One of folks recalled a similar problem a while back with the same Dossier/firmware. At the time it occurred, he simply presumed it was a problem with the destination drive and not the Dossier. That particular Dossier/firmware combo creates .dd images without problems but cannot not create .e01's with corrupting the destination drive file system.
We have since upgraded the firmware since we no longer use the MPFS and have not had any more problems. Do not know if that is the problem you also experienced but thought I would throw it out there for consideration.
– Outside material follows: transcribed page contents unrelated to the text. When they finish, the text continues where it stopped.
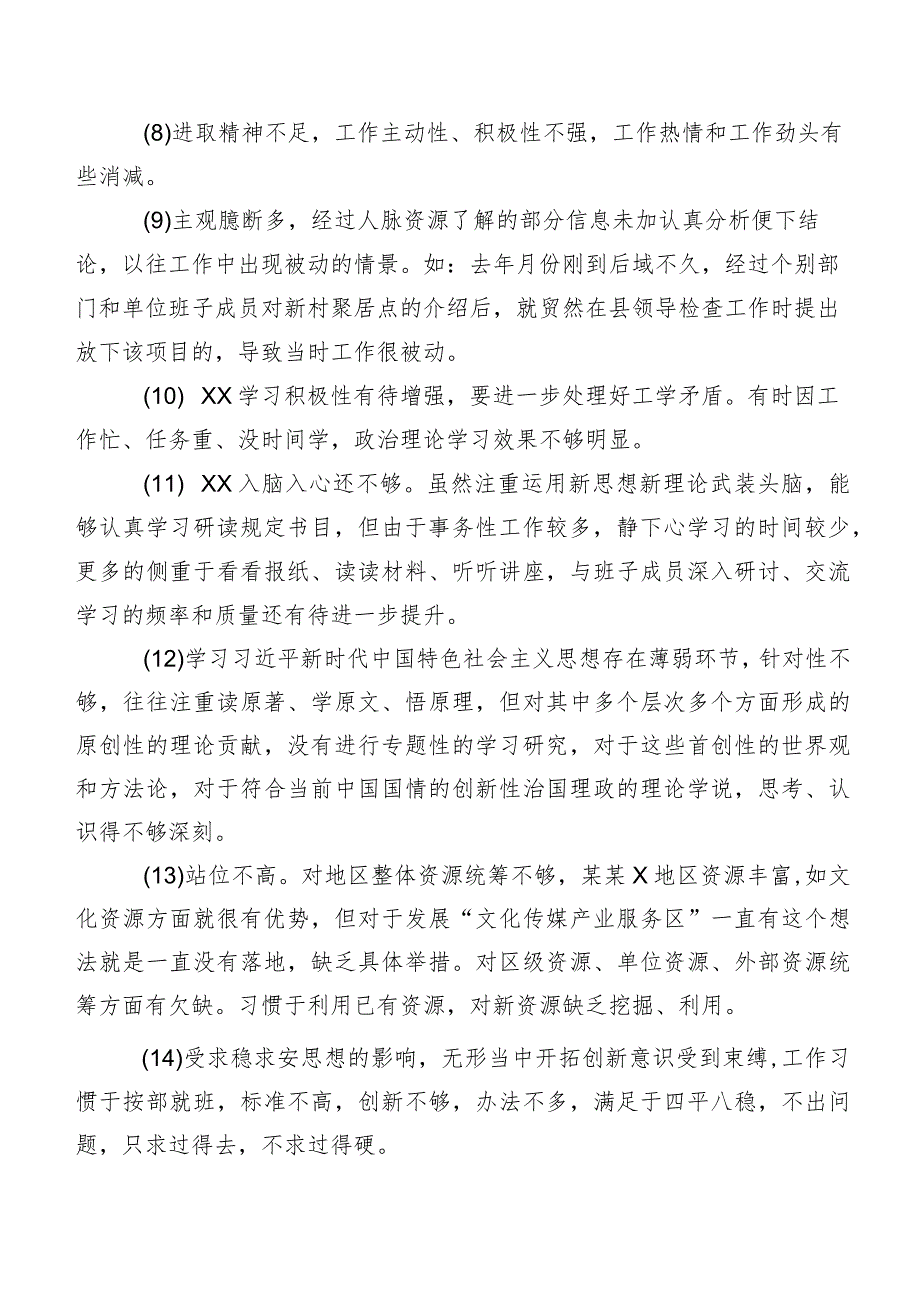 (8)进取精神不足，工作主动性、积极性不强，工作热情和工作劲头有些消减。

(9)主观臆断多，经过人脉资源了解的部分信息未加认真分析便下结论，以往工作中出现被动的情景。如：去年月份刚到后域不久，经过个别部门和单位班子成员对新村聚居点的介绍后，就贸然在县领导检查工作时提出放下该项目的，导致当时工作很被动。

(10) XX学习积极性有待增强，要进一步处理好工学矛盾。有时因工作忙、任务重、没时间学，政治理论学习效果不够明显。

(11) XX入脑入心还不够。虽然注重运用新思想新理论武装头脑，能够认真学习研读规定书目，但由于事务性工作较多，静下心学习的时间较少，更多的侧重于看看报纸、读读材料、听听讲座，与班子成员深入研讨、交流学习的频率和质量还有待进一步提升。

(12)学习习近平新时代中国特色社会主义思想存在薄弱环节，针对性不够，往往注重读原著、学原文、悟原理，但对其中多个层次多个方面形成的原创性的理论贡献，没有进行专题性的学习研究，对于这些首创性的世界观和方法论，对于符合当前中国国情的创新性治国理政的理论学说，思考、认识得不够深刻。

(13)站位不高。对地区整体资源统筹不够，某某X地区资源丰富,如文化资源方面就很有优势，但对于发展“文化传媒产业服务区”一直有这个想法就是一直没有落地，缺乏具体举措。对区级资源、单位资源、外部资源统筹方面有欠缺。习惯于利用已有资源，对新资源缺乏挖掘、利用。

(14)受求稳求安思想的影响，无形当中开拓创新意识受到束缚,工作习惯于按部就班，标准不高，创新不够，办法不多，满足于四平八稳，不出问题，只求过得去，不求过得硬。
Why as a last resort - this is/should be one of our core skills? In some ways this is much easier than carving a word file (for example) as the e01 structure is well documented, includes numerous headers/footers to help and when you have recovered a file you can check its consistency using the built in checksums.
I say as a last resort as I've had to do this on a few occasions and for reasons unknown on a few the images failed to verify. I didn't have the time or the inclination to spend hours and hours figuring out why, I still had the original hardware so I got the hard drives out and reimaged. )
But I think you are right and in this instance there is nothing to lose by trying to carve out the E01 files without formatting and see what happens.
Why as a last resort - this is/should be one of our core skills? In some ways this is much easier than carving a word file (for example) as the e01 structure is well documented, includes numerous headers/footers to help and when you have recovered a file you can check its consistency using the built in checksums.
I say as a last resort as I've had to do this on a few occasions and for reasons unknown on a few the images failed to verify. I didn't have the time or the inclination to spend hours and hours figuring out why, I still had the original hardware so I got the hard drives out and reimaged. )
But I think you are right and in this instance there is nothing to lose by trying to carve out the E01 files without formatting and see what happens.
A RAW recovery on a large files such as E01 files will always run a high risk of failure. Fragmentation is always going to issue.
With regard to this particular case, can you not just find the NTFS boot sector of the second partition and 'add new partition…' within the disk view in Encase ?
A RAW recovery on a large files such as E01 files will always run a high risk of failure. Fragmentation is always going to issue.
If you are writing to a drive that is used for other purposes at the same time as the images was taken then I would agree. but writing to a partition that is used solely for images, as seems likely from the OP's post, then fragmentation becomes very much less of an issue.
FTR I have carved evidence files in this way on a few occasions over the years.